GrandviewNick Engelbert (1881-1962)
About the Artist/Site
Nick Engelbert was born in 1881, in what was then part of the Austro-Hungarian Empire in Central Europe. He spent part of his teens in Vienna, where he apprenticed with a master machinist and gained a skill that suited his itinerant lifestyle. For about fifteen years Engelbert’s path took him through several continents and into a wide variety of jobs, including machinist, soldier, engineer, sailor, vagabond, and prospector. In 1909 Engelbert came to the United States and for three years he worked all over the country as an itinerant laborer. In 1912 Engelbert met Katherine Thoni in Chicago. They married in 1913 and moved to Hollandale, in rural southwestern Wisconsin, where he finally settled down and where together they adapted to life on a dairy farm and raised four children.
Hollandale is about 26 miles from the Dickeyville Grotto. Nick and Katherine visited the grotto, where Nick apparently was inspired to begin a project of his own. In 1937, with their four children grown, Nick and Katherine condensed their dairy business, and Nick began the transformation of home and yard into sculpture garden and roadside attraction. Developing his own aesthetic and technique for building with concrete, Engelbert defined the borders of their yard with a row of flower urns to the east and a unique variation on a post-and-rail fence to the west. Incorporating delicately encrusted jardinières and arches that spanned small shrubs into the rail design, Engelbert’s fence punctuated a cultivated garden while also reflecting the undulating, surrounding landscape.
Engelbert modified the family’s clapboard house with an elaborate framework around the entry, which he then covered with embellished concrete. This structure was surmounted by birdhouses, a castle form, a globe with flags, and sculptures of the American eagle and the double-headed eagle of the Austro-Hungarian Empire, commemorating both his adopted and former homelands. Assisted by local masons, Engelbert went a step further, covering the exterior walls of the house with concrete, embellished with small stones in a pattern designed by Katherine.
-------
▶ [Task brief]: Would you carry on the account of Nick Engelbert and Grandview above, picking up after its final sentence?
-------
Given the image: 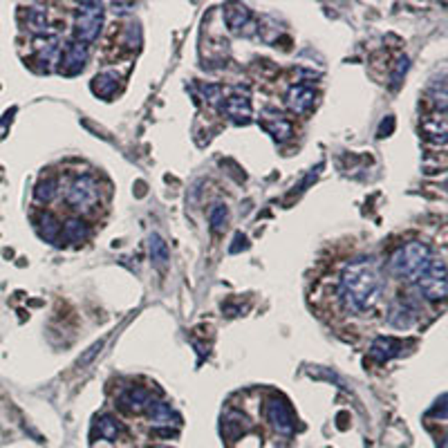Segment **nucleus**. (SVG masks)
I'll return each mask as SVG.
<instances>
[{
    "label": "nucleus",
    "mask_w": 448,
    "mask_h": 448,
    "mask_svg": "<svg viewBox=\"0 0 448 448\" xmlns=\"http://www.w3.org/2000/svg\"><path fill=\"white\" fill-rule=\"evenodd\" d=\"M339 296L343 307L350 314H364L373 310L381 296V274L377 260L370 256L352 260L341 274Z\"/></svg>",
    "instance_id": "nucleus-1"
},
{
    "label": "nucleus",
    "mask_w": 448,
    "mask_h": 448,
    "mask_svg": "<svg viewBox=\"0 0 448 448\" xmlns=\"http://www.w3.org/2000/svg\"><path fill=\"white\" fill-rule=\"evenodd\" d=\"M431 258H433L431 247L426 242H408L393 253V258H390V271L399 276V278L415 283L424 274Z\"/></svg>",
    "instance_id": "nucleus-2"
},
{
    "label": "nucleus",
    "mask_w": 448,
    "mask_h": 448,
    "mask_svg": "<svg viewBox=\"0 0 448 448\" xmlns=\"http://www.w3.org/2000/svg\"><path fill=\"white\" fill-rule=\"evenodd\" d=\"M65 199L72 208L81 213H90L99 204V182L90 175H81L72 179L65 188Z\"/></svg>",
    "instance_id": "nucleus-3"
},
{
    "label": "nucleus",
    "mask_w": 448,
    "mask_h": 448,
    "mask_svg": "<svg viewBox=\"0 0 448 448\" xmlns=\"http://www.w3.org/2000/svg\"><path fill=\"white\" fill-rule=\"evenodd\" d=\"M419 294L426 301H444L446 298V260L444 258H431L424 274L415 280Z\"/></svg>",
    "instance_id": "nucleus-4"
},
{
    "label": "nucleus",
    "mask_w": 448,
    "mask_h": 448,
    "mask_svg": "<svg viewBox=\"0 0 448 448\" xmlns=\"http://www.w3.org/2000/svg\"><path fill=\"white\" fill-rule=\"evenodd\" d=\"M79 16L74 23V34L79 43H90L99 36L103 23V7L99 3H81Z\"/></svg>",
    "instance_id": "nucleus-5"
},
{
    "label": "nucleus",
    "mask_w": 448,
    "mask_h": 448,
    "mask_svg": "<svg viewBox=\"0 0 448 448\" xmlns=\"http://www.w3.org/2000/svg\"><path fill=\"white\" fill-rule=\"evenodd\" d=\"M262 413H265V419L271 424V428L278 435L289 437L294 431H296V419H294L292 408L287 406V402H285V399H280V397L267 399Z\"/></svg>",
    "instance_id": "nucleus-6"
},
{
    "label": "nucleus",
    "mask_w": 448,
    "mask_h": 448,
    "mask_svg": "<svg viewBox=\"0 0 448 448\" xmlns=\"http://www.w3.org/2000/svg\"><path fill=\"white\" fill-rule=\"evenodd\" d=\"M117 406L128 415H141L152 406V395H150V390L141 388V386L128 388L117 397Z\"/></svg>",
    "instance_id": "nucleus-7"
},
{
    "label": "nucleus",
    "mask_w": 448,
    "mask_h": 448,
    "mask_svg": "<svg viewBox=\"0 0 448 448\" xmlns=\"http://www.w3.org/2000/svg\"><path fill=\"white\" fill-rule=\"evenodd\" d=\"M59 72L65 74V76H74V74H79L83 68H85V63H88V45H83L79 41H72L65 45V50H63V56L59 59Z\"/></svg>",
    "instance_id": "nucleus-8"
},
{
    "label": "nucleus",
    "mask_w": 448,
    "mask_h": 448,
    "mask_svg": "<svg viewBox=\"0 0 448 448\" xmlns=\"http://www.w3.org/2000/svg\"><path fill=\"white\" fill-rule=\"evenodd\" d=\"M260 126L265 132H269V135L276 139V141H287L292 139L294 135V126H292V121L287 117H283V114L278 110H271V108H267L262 112V117H260Z\"/></svg>",
    "instance_id": "nucleus-9"
},
{
    "label": "nucleus",
    "mask_w": 448,
    "mask_h": 448,
    "mask_svg": "<svg viewBox=\"0 0 448 448\" xmlns=\"http://www.w3.org/2000/svg\"><path fill=\"white\" fill-rule=\"evenodd\" d=\"M61 50L59 36H38L34 41V63H41L38 70H50V63L56 61Z\"/></svg>",
    "instance_id": "nucleus-10"
},
{
    "label": "nucleus",
    "mask_w": 448,
    "mask_h": 448,
    "mask_svg": "<svg viewBox=\"0 0 448 448\" xmlns=\"http://www.w3.org/2000/svg\"><path fill=\"white\" fill-rule=\"evenodd\" d=\"M417 321V305L411 298H399L393 303V307L388 312V323L393 328L408 330Z\"/></svg>",
    "instance_id": "nucleus-11"
},
{
    "label": "nucleus",
    "mask_w": 448,
    "mask_h": 448,
    "mask_svg": "<svg viewBox=\"0 0 448 448\" xmlns=\"http://www.w3.org/2000/svg\"><path fill=\"white\" fill-rule=\"evenodd\" d=\"M222 114L229 117L233 123H249L251 121V101L249 97H240L233 94L222 103Z\"/></svg>",
    "instance_id": "nucleus-12"
},
{
    "label": "nucleus",
    "mask_w": 448,
    "mask_h": 448,
    "mask_svg": "<svg viewBox=\"0 0 448 448\" xmlns=\"http://www.w3.org/2000/svg\"><path fill=\"white\" fill-rule=\"evenodd\" d=\"M314 101H316V92H314L310 85H294V88L287 92V108L296 114H305L310 112Z\"/></svg>",
    "instance_id": "nucleus-13"
},
{
    "label": "nucleus",
    "mask_w": 448,
    "mask_h": 448,
    "mask_svg": "<svg viewBox=\"0 0 448 448\" xmlns=\"http://www.w3.org/2000/svg\"><path fill=\"white\" fill-rule=\"evenodd\" d=\"M402 350H404L402 341H397L393 337H379L370 346V359L377 361V364H386V361L402 355Z\"/></svg>",
    "instance_id": "nucleus-14"
},
{
    "label": "nucleus",
    "mask_w": 448,
    "mask_h": 448,
    "mask_svg": "<svg viewBox=\"0 0 448 448\" xmlns=\"http://www.w3.org/2000/svg\"><path fill=\"white\" fill-rule=\"evenodd\" d=\"M422 132L426 135V139L435 141V144H444L446 141V114L444 112L426 114L422 119Z\"/></svg>",
    "instance_id": "nucleus-15"
},
{
    "label": "nucleus",
    "mask_w": 448,
    "mask_h": 448,
    "mask_svg": "<svg viewBox=\"0 0 448 448\" xmlns=\"http://www.w3.org/2000/svg\"><path fill=\"white\" fill-rule=\"evenodd\" d=\"M148 417L155 428H170L179 426V415H175V411L164 402H152V406L148 408Z\"/></svg>",
    "instance_id": "nucleus-16"
},
{
    "label": "nucleus",
    "mask_w": 448,
    "mask_h": 448,
    "mask_svg": "<svg viewBox=\"0 0 448 448\" xmlns=\"http://www.w3.org/2000/svg\"><path fill=\"white\" fill-rule=\"evenodd\" d=\"M121 433H123V426L110 415L99 417L97 424H94V440H103V442L114 444V440H117Z\"/></svg>",
    "instance_id": "nucleus-17"
},
{
    "label": "nucleus",
    "mask_w": 448,
    "mask_h": 448,
    "mask_svg": "<svg viewBox=\"0 0 448 448\" xmlns=\"http://www.w3.org/2000/svg\"><path fill=\"white\" fill-rule=\"evenodd\" d=\"M117 85H119V76L112 74V72H103L99 76L92 79V92L97 94L101 99H110L114 92H117Z\"/></svg>",
    "instance_id": "nucleus-18"
},
{
    "label": "nucleus",
    "mask_w": 448,
    "mask_h": 448,
    "mask_svg": "<svg viewBox=\"0 0 448 448\" xmlns=\"http://www.w3.org/2000/svg\"><path fill=\"white\" fill-rule=\"evenodd\" d=\"M249 9L244 5H226L224 7V21L229 25V30L231 32H238L242 30V27L249 23Z\"/></svg>",
    "instance_id": "nucleus-19"
},
{
    "label": "nucleus",
    "mask_w": 448,
    "mask_h": 448,
    "mask_svg": "<svg viewBox=\"0 0 448 448\" xmlns=\"http://www.w3.org/2000/svg\"><path fill=\"white\" fill-rule=\"evenodd\" d=\"M63 231V238L68 242H74V244H81L88 240V235H90V229L88 224H85L83 220H79V217H72V220L65 222V226L61 229Z\"/></svg>",
    "instance_id": "nucleus-20"
},
{
    "label": "nucleus",
    "mask_w": 448,
    "mask_h": 448,
    "mask_svg": "<svg viewBox=\"0 0 448 448\" xmlns=\"http://www.w3.org/2000/svg\"><path fill=\"white\" fill-rule=\"evenodd\" d=\"M38 231L45 238L47 242H56L61 235V222L54 213H43L41 220H38Z\"/></svg>",
    "instance_id": "nucleus-21"
},
{
    "label": "nucleus",
    "mask_w": 448,
    "mask_h": 448,
    "mask_svg": "<svg viewBox=\"0 0 448 448\" xmlns=\"http://www.w3.org/2000/svg\"><path fill=\"white\" fill-rule=\"evenodd\" d=\"M148 249H150V260L155 267H159V269H164L166 262H168V247L166 242L161 240V238L157 233H152L148 238Z\"/></svg>",
    "instance_id": "nucleus-22"
},
{
    "label": "nucleus",
    "mask_w": 448,
    "mask_h": 448,
    "mask_svg": "<svg viewBox=\"0 0 448 448\" xmlns=\"http://www.w3.org/2000/svg\"><path fill=\"white\" fill-rule=\"evenodd\" d=\"M56 193H59V182H56V177H45L34 188V197L38 199V202H45V204L52 202Z\"/></svg>",
    "instance_id": "nucleus-23"
},
{
    "label": "nucleus",
    "mask_w": 448,
    "mask_h": 448,
    "mask_svg": "<svg viewBox=\"0 0 448 448\" xmlns=\"http://www.w3.org/2000/svg\"><path fill=\"white\" fill-rule=\"evenodd\" d=\"M27 25H30V30L45 36L47 34V12L41 7H30L27 9Z\"/></svg>",
    "instance_id": "nucleus-24"
},
{
    "label": "nucleus",
    "mask_w": 448,
    "mask_h": 448,
    "mask_svg": "<svg viewBox=\"0 0 448 448\" xmlns=\"http://www.w3.org/2000/svg\"><path fill=\"white\" fill-rule=\"evenodd\" d=\"M226 220H229L226 206H222V204L213 206V211H211V229H213V233H222L224 229H226Z\"/></svg>",
    "instance_id": "nucleus-25"
},
{
    "label": "nucleus",
    "mask_w": 448,
    "mask_h": 448,
    "mask_svg": "<svg viewBox=\"0 0 448 448\" xmlns=\"http://www.w3.org/2000/svg\"><path fill=\"white\" fill-rule=\"evenodd\" d=\"M123 45L130 47V50H137V47L141 45V30H139V25L130 23V25L123 27Z\"/></svg>",
    "instance_id": "nucleus-26"
},
{
    "label": "nucleus",
    "mask_w": 448,
    "mask_h": 448,
    "mask_svg": "<svg viewBox=\"0 0 448 448\" xmlns=\"http://www.w3.org/2000/svg\"><path fill=\"white\" fill-rule=\"evenodd\" d=\"M204 97L208 99V103H220L222 101V88L220 85H202Z\"/></svg>",
    "instance_id": "nucleus-27"
},
{
    "label": "nucleus",
    "mask_w": 448,
    "mask_h": 448,
    "mask_svg": "<svg viewBox=\"0 0 448 448\" xmlns=\"http://www.w3.org/2000/svg\"><path fill=\"white\" fill-rule=\"evenodd\" d=\"M101 348H103V341H99V343H94V346H92V348H90L88 352H85V355H83L81 359H79V366H81V368H83V366H88V364H90V361L94 359V355H97V352H99Z\"/></svg>",
    "instance_id": "nucleus-28"
},
{
    "label": "nucleus",
    "mask_w": 448,
    "mask_h": 448,
    "mask_svg": "<svg viewBox=\"0 0 448 448\" xmlns=\"http://www.w3.org/2000/svg\"><path fill=\"white\" fill-rule=\"evenodd\" d=\"M406 70H408V59L404 56V59H399V63H397V70H395V74H393V85H395V88L399 85V79H402V76L406 74Z\"/></svg>",
    "instance_id": "nucleus-29"
},
{
    "label": "nucleus",
    "mask_w": 448,
    "mask_h": 448,
    "mask_svg": "<svg viewBox=\"0 0 448 448\" xmlns=\"http://www.w3.org/2000/svg\"><path fill=\"white\" fill-rule=\"evenodd\" d=\"M393 128H395V119L393 117H386L384 121H381V126H379V137L390 135V132H393Z\"/></svg>",
    "instance_id": "nucleus-30"
},
{
    "label": "nucleus",
    "mask_w": 448,
    "mask_h": 448,
    "mask_svg": "<svg viewBox=\"0 0 448 448\" xmlns=\"http://www.w3.org/2000/svg\"><path fill=\"white\" fill-rule=\"evenodd\" d=\"M240 247H242V249L247 247V238H244L242 233H238V235H235V244L231 247V251H233V253H238V251H240Z\"/></svg>",
    "instance_id": "nucleus-31"
},
{
    "label": "nucleus",
    "mask_w": 448,
    "mask_h": 448,
    "mask_svg": "<svg viewBox=\"0 0 448 448\" xmlns=\"http://www.w3.org/2000/svg\"><path fill=\"white\" fill-rule=\"evenodd\" d=\"M92 448H112V444L110 442H103V440H94Z\"/></svg>",
    "instance_id": "nucleus-32"
}]
</instances>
-------
▶ [Result of the task]:
Engelbert continued his sculptural project for about fifteen years, animating the hillside property with over forty sculptures that pictorialized moments of history, mythology, and various imaginative constructs. He called the site Grandview, fusing sculpture and garden with the breathtaking surrounding landscape. Norwegian, Irish, and Swiss immigrants to the area were honored with sculptures of a Viking, Blarney Castle, and three figures representing the founding fathers of the Swiss republic. Nearby, Paul Bunyan towered over the Seven Dwarves, who danced in a circle of hosta plants and flowers around Snow White. Engelbert also created more enigmatic tableaux, such as the Fountain of Neptune. Raised on a shell-encrusted plinth, the figure of Fortuna, Goddess of Fortune, was protected by a four-pillared canopy. Neptune raised his trident in a pool beneath her, across the pond from a seductive Mermaid. At some point the canopy collapsed, most likely destroying Fortuna, and Engelbert transformed the tableau entirely. The shell-encrusted pillars were laid horizontally across the pool as logs, upon which he installed sculptures of a Clown, a Fishing Man, and a Reading Man. In another tableau, perhaps humorously commenting on Darwin’s On The Origin of Species, he created a Family Tree, with six monkeys representing himself, Katherine, and their four children. Seated beneath a teetering tree full of monkeys, an inebriated man hoisted a bottle, oblivious to the startling antics taking place behind his back, making, as an accompanying placard narrated, “a monkey out of me.”
In a clever interpretation of the American democratic process, Engelbert built a life-size Uncle Sam figure attempting to reign in an elephant and a donkey. A sign at Sam’s feet wryly described the challenge of getting anywhere when pulled by that polarized team. Engelbert’s environment of sculpture provided him with a forum for his strong patriotic leanings and a venue for expressing his deep gratitude to his adopted country. In a news article from the 1940s he was quoted as saying, “You really can’t appreciate the United States unless you’ve actually lived in other countries. It’s because of my deep appreciation for what the United States has given me that I’m constantly working on this historical barnyard....”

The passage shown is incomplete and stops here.